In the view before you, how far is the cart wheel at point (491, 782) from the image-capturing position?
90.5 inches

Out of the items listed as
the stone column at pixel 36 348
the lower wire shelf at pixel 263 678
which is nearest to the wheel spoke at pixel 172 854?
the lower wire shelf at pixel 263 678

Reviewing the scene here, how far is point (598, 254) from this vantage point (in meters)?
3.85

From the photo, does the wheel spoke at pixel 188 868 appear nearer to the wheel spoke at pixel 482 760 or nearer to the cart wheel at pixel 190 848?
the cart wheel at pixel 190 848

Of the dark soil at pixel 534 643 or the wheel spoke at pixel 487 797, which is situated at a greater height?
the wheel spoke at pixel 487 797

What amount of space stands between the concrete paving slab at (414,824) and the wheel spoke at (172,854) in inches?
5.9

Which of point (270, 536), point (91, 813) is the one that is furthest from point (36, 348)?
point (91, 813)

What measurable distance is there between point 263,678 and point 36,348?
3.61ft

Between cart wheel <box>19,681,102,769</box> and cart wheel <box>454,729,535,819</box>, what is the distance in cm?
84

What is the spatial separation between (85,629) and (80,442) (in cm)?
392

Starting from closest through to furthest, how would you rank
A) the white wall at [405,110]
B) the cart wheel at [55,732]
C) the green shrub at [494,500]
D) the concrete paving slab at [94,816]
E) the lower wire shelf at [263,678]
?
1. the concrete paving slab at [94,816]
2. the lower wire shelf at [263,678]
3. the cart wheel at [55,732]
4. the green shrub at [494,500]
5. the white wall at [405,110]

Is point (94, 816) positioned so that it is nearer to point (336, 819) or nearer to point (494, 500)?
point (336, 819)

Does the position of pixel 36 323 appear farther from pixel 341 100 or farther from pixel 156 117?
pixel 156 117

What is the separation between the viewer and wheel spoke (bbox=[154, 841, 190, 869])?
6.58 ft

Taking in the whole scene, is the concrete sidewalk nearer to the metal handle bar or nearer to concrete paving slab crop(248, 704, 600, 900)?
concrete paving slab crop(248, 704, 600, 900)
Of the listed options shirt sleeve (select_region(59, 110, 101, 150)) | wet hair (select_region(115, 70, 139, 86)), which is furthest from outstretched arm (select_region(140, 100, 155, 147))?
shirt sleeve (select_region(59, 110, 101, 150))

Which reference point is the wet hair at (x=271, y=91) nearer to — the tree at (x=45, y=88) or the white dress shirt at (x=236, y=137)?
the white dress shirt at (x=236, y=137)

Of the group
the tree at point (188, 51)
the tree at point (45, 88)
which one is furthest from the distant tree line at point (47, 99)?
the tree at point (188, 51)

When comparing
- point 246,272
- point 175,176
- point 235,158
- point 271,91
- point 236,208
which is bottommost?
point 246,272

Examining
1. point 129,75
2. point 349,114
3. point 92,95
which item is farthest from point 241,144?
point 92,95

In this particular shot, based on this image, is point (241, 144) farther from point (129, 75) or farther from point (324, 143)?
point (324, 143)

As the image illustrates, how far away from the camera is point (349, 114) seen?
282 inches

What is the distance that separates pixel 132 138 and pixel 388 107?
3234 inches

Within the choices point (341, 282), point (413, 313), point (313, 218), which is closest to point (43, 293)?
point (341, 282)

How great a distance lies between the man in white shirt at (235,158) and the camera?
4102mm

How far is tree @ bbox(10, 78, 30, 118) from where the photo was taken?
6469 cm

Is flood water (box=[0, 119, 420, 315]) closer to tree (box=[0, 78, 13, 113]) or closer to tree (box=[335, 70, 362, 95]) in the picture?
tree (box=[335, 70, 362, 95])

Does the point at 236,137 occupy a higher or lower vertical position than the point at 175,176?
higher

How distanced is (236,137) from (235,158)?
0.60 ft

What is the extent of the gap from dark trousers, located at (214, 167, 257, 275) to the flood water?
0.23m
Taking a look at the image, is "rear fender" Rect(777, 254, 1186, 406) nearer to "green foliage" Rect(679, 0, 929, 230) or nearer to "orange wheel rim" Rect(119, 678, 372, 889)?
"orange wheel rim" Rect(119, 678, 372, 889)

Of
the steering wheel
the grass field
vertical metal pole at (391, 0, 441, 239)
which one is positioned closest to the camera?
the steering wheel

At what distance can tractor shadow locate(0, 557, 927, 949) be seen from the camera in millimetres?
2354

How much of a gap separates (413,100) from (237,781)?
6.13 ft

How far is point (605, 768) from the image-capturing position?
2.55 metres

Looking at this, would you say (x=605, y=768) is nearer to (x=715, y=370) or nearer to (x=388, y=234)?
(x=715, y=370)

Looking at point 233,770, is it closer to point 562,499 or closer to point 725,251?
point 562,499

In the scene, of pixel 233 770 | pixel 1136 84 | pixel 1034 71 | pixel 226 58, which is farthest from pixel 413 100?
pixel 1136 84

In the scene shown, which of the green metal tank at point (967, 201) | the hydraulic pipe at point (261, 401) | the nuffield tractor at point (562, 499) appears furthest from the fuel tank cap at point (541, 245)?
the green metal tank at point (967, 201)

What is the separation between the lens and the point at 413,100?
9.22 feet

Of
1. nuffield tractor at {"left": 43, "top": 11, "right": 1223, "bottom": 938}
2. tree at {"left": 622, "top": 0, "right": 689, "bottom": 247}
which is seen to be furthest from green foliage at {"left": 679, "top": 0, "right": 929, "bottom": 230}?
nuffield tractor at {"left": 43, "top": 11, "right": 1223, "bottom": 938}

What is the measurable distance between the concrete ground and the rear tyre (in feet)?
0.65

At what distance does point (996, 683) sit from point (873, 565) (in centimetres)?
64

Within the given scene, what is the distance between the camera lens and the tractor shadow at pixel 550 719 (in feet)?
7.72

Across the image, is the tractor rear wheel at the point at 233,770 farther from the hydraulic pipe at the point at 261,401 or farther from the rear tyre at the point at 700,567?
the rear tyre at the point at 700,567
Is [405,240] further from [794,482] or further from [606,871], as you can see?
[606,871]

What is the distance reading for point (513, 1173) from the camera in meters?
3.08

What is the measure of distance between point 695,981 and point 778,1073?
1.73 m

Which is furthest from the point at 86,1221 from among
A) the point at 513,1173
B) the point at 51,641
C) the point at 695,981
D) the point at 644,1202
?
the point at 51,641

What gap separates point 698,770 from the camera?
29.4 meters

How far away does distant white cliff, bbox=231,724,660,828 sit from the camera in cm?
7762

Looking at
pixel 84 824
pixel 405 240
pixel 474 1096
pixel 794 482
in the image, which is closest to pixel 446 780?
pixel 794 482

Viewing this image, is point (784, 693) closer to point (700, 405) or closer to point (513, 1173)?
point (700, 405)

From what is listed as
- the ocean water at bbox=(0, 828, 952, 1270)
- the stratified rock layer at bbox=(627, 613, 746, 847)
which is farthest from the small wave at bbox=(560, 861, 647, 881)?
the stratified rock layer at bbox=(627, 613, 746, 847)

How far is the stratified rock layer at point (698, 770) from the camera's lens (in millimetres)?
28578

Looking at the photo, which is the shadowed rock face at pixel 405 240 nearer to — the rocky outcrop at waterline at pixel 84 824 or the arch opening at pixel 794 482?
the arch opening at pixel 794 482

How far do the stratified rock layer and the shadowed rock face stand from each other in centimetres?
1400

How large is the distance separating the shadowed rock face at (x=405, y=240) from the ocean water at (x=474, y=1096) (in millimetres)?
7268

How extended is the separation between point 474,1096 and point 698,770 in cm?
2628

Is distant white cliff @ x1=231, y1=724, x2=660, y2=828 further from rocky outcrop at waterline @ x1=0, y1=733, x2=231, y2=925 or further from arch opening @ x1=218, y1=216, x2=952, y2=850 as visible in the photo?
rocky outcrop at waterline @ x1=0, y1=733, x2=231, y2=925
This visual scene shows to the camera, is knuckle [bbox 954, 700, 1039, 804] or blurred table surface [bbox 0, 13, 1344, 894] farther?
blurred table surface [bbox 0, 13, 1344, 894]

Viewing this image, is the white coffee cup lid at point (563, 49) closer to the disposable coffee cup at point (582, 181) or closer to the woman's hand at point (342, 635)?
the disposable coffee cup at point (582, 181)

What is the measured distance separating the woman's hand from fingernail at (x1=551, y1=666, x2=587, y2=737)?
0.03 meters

- **WHAT IS ASKED**
Produce an exact copy of the lines from the one containing "This visual scene" through the last line, and of nothing else.

- **RESULT FOR THIS TASK**
This visual scene shows to the camera, is knuckle [bbox 954, 700, 1039, 804] or blurred table surface [bbox 0, 13, 1344, 894] farther?
blurred table surface [bbox 0, 13, 1344, 894]

Viewing this image, is the white coffee cup lid at point (563, 49) closer to the disposable coffee cup at point (582, 181) or closer to the woman's hand at point (342, 635)?
the disposable coffee cup at point (582, 181)

What is the measured distance separating the woman's hand from fingernail at (x1=551, y1=666, x2=587, y2=737)?
0.03 meters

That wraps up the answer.